■ Esercizio
Ricopia parola per parola l'intero articolo sulla ricostruzione del Pentagono, senza cambiare nulla.

■ Estratto fornito

--

LA RICOSTRUZIONE NEL GIGANTESCO CANTIERE SI LAVORA A TEMPI DI RECORD PENTAGONO il gigante ferito ha fretta di guarire
domenica 25 novembre 2001 La Stampa 0 commenti
inviata a WASHINGTON
CHIUDERE la ferita sanguinante, ricostruire veloci e silenziosi
quella
sventola di 37 mila metri quadri, senza lasciare cicatrici, sognare
che non
sia mai accaduto. Perché l'America continui a disegnarsi il suo
Pentagono da
film, puntuto e senza spiragli. Con Rumsfeld duro e tranquillo che dà
ordini
dalla sua scrivania, fortezza della libertà e della forza dal tempo
della
seconda guerra mondiale quando, costruito in fretta e furia nel 1943,
fu la
base della guerra contro il nazifascismo. Per ora si arriva al
Pentagono con
uno slalom di barriere, di verifiche e identificazioni, con la
sensazione
che su quella grande voragine il cielo azzurro di Washington sia una
bocca
splancata. La polvere vortica, le pietre sono divelte. Colpendo il
Pentagono, se uno non l'avesse capito bene, i terroristi hanno fatto
centro
sull'Esercito, la Marina, l'Aeronautica in tutte le sue gerarchie, i
corpi
speciali, la sicurezza e l'intelligence, il ministro della Difesa e i
viceministri, il capo di stato maggiore e tutti i suoi vice, e sui 28
mila
lavoratori dei cinque Settori (Wedges, che vuol dire letteralmente
cuneo)

--

■ Dati di partenza
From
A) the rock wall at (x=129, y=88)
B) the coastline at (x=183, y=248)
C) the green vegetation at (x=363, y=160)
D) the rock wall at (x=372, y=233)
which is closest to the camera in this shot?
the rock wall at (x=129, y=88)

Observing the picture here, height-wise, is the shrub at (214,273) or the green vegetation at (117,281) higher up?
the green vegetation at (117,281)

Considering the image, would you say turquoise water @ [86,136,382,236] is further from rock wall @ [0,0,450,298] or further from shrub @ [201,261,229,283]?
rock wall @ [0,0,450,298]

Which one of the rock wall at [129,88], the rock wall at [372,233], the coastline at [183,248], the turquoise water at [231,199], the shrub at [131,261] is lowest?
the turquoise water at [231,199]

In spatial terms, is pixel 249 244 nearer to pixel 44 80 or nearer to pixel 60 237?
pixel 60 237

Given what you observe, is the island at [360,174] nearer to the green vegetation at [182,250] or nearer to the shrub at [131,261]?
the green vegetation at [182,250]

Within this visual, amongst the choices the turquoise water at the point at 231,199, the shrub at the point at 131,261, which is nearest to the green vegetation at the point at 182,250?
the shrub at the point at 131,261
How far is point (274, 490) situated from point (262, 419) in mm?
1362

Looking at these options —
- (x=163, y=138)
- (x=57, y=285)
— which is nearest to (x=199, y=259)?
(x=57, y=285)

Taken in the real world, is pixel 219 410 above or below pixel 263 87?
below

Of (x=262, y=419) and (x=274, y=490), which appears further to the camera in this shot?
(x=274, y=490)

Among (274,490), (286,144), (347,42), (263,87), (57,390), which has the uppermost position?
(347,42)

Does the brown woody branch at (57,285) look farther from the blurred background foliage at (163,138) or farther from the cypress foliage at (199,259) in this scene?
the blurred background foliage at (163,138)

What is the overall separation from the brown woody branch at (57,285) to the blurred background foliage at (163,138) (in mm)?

--

■ Risposta finale
LA RICOSTRUZIONE NEL GIGANTESCO CANTIERE SI LAVORA A TEMPI DI RECORD PENTAGONO il gigante ferito ha fretta di guarire
domenica 25 novembre 2001 La Stampa 0 commenti
inviata a WASHINGTON
CHIUDERE la ferita sanguinante, ricostruire veloci e silenziosi
quella
sventola di 37 mila metri quadri, senza lasciare cicatrici, sognare
che non
sia mai accaduto. Perché l'America continui a disegnarsi il suo
Pentagono da
film, puntuto e senza spiragli. Con Rumsfeld duro e tranquillo che dà
ordini
dalla sua scrivania, fortezza della libertà e della forza dal tempo
della
seconda guerra mondiale quando, costruito in fretta e furia nel 1943,
fu la
base della guerra contro il nazifascismo. Per ora si arriva al
Pentagono con
uno slalom di barriere, di verifiche e identificazioni, con la
sensazione
che su quella grande voragine il cielo azzurro di Washington sia una
bocca
splancata. La polvere vortica, le pietre sono divelte. Colpendo il
Pentagono, se uno non l'avesse capito bene, i terroristi hanno fatto
centro
sull'Esercito, la Marina, l'Aeronautica in tutte le sue gerarchie, i
corpi
speciali, la sicurezza e l'intelligence, il ministro della Difesa e i
viceministri, il capo di stato maggiore e tutti i suoi vice, e sui 28
mila
lavoratori dei cinque Settori (Wedges, che vuol dire letteralmente
cuneo)